Voyage is a sci-fic movie, a disaster movie about a fire, an end-of-the-world movie, a movie with striking sets/miniature effects, and finally, the very first Irwin show to highlight the need of a top (and loud) musical score, thanks to composer Paul Sawtell.
This epic begins with Frankie Avalon singing - "Come with me, come with me, on a Voyage, to the Bottom, of the Sea" - and this totally under-rated song (it compares with the best of Sinatra!) should have been re-used in the Voyage/Sea TV series...as everything else in this picture was lifted into the series.
Shortly after, the film then moves into Admiral Nelson giving us a tour of the submarine Seaview, which resembles the opening minutes of the Irwin Allen directed Time Tunnel pilot (1966) when we were also given a Tunnel complex tour.

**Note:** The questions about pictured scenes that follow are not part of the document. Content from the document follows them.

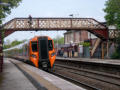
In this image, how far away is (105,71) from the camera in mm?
20156

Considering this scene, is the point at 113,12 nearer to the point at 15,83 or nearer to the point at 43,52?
the point at 43,52

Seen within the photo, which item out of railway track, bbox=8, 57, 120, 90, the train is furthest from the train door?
railway track, bbox=8, 57, 120, 90

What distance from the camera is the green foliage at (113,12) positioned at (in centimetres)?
3441

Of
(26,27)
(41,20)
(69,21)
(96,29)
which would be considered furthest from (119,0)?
(26,27)

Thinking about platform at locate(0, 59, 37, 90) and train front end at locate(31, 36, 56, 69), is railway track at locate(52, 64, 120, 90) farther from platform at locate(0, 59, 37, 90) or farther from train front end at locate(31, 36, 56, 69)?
platform at locate(0, 59, 37, 90)

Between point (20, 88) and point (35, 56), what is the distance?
10.6 metres

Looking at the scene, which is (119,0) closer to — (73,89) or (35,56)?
(35,56)

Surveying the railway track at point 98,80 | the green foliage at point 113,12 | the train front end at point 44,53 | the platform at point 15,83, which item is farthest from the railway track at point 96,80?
the green foliage at point 113,12

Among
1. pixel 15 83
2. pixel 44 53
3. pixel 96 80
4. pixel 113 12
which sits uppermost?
pixel 113 12

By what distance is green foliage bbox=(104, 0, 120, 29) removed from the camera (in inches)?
1355

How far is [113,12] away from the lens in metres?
34.6

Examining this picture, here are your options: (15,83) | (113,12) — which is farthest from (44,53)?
(113,12)

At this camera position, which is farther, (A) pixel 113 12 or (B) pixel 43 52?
(A) pixel 113 12

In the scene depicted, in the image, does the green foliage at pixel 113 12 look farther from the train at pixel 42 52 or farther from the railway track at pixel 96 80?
the railway track at pixel 96 80
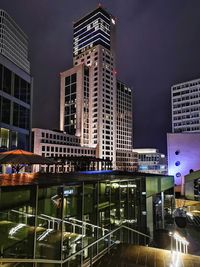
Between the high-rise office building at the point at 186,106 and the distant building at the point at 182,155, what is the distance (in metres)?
39.1

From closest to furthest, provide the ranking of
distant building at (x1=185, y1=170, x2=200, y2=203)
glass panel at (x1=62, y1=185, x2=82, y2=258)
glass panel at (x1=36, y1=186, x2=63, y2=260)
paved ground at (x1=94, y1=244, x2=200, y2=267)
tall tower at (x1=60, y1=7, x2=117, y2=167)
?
1. glass panel at (x1=36, y1=186, x2=63, y2=260)
2. glass panel at (x1=62, y1=185, x2=82, y2=258)
3. paved ground at (x1=94, y1=244, x2=200, y2=267)
4. distant building at (x1=185, y1=170, x2=200, y2=203)
5. tall tower at (x1=60, y1=7, x2=117, y2=167)

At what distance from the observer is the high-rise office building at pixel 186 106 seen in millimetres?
94812

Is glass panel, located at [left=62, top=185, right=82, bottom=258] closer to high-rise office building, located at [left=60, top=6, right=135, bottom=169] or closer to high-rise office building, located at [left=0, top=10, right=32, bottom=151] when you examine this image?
high-rise office building, located at [left=0, top=10, right=32, bottom=151]

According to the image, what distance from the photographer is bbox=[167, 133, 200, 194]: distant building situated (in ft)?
187

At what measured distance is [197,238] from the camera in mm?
20578

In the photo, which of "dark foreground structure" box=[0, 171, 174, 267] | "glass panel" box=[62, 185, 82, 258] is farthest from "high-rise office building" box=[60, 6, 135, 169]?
"glass panel" box=[62, 185, 82, 258]

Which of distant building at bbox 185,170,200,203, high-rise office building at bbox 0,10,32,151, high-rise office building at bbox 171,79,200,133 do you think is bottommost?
distant building at bbox 185,170,200,203

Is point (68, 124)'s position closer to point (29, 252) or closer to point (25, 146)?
point (25, 146)

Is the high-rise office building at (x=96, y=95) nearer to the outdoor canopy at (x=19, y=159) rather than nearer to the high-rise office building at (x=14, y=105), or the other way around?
the high-rise office building at (x=14, y=105)

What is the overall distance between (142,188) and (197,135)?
47616mm

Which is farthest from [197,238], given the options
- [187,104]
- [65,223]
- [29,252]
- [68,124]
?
[68,124]

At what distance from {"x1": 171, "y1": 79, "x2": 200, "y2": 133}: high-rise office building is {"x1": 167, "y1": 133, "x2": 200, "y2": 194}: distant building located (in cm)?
3912

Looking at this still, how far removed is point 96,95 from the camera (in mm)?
114625

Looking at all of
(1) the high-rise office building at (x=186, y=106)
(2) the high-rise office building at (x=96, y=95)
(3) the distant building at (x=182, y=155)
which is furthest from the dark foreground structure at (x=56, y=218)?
(2) the high-rise office building at (x=96, y=95)
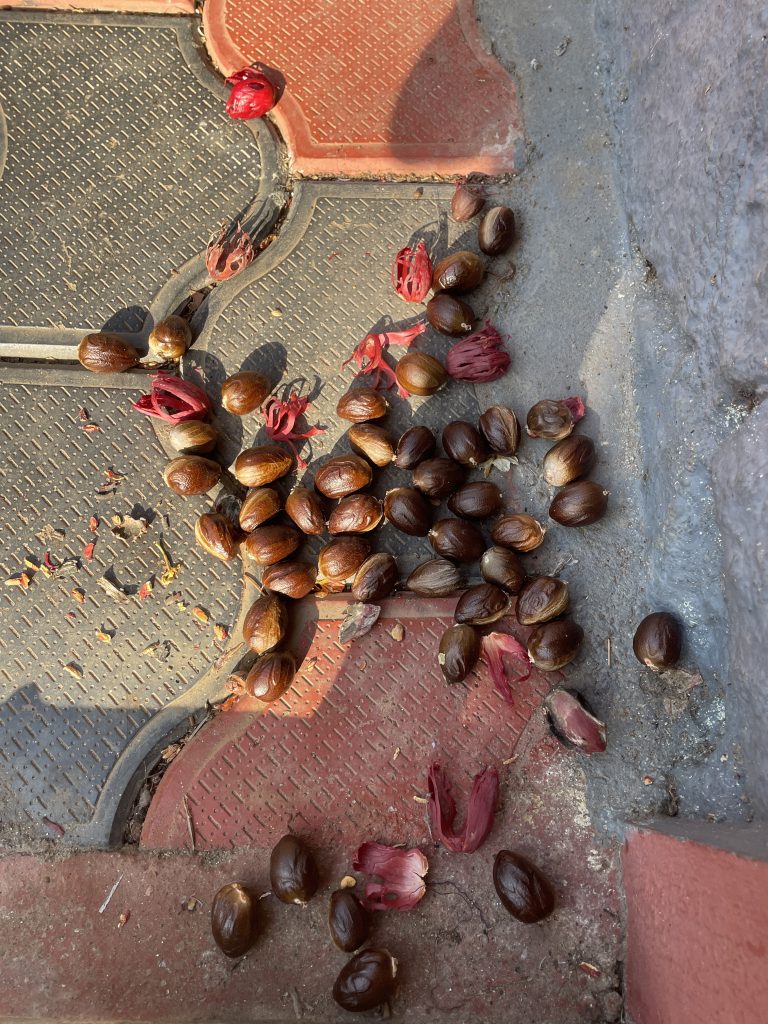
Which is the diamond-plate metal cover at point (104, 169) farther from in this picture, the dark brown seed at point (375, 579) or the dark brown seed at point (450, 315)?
the dark brown seed at point (375, 579)

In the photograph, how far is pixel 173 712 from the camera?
2.52m

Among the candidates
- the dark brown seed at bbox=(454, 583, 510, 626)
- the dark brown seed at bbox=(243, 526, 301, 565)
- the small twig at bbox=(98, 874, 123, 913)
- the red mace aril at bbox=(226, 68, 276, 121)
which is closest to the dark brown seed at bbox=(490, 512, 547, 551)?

The Paul Sawtell scored footage of the icebergs pounding on the Seaview and the footage of the Seaview surfacing in a red sea would rank as some of the most striking bits of footage in Irwin's long history of film/TV making! Outstanding!
The cast of this motion picture is fine but I know this cast from other quality productions (Forbidden Planet, I Dream Of Jeannie) and am not all together comfortable seeing this cast on the Seaview. Give me Richard Basehart (and the flying sub!).
Some fans will put down this film because it features no Richard Basehart or David Hedison, but remember this, without this film there would have been no Voyage/Sea (1964-68) TV series. That is recorded fact! The budget for all of these sets, props and effects was HUGE, too huge for a TV series of the 1960s. The series happened because it could lift everything from the film.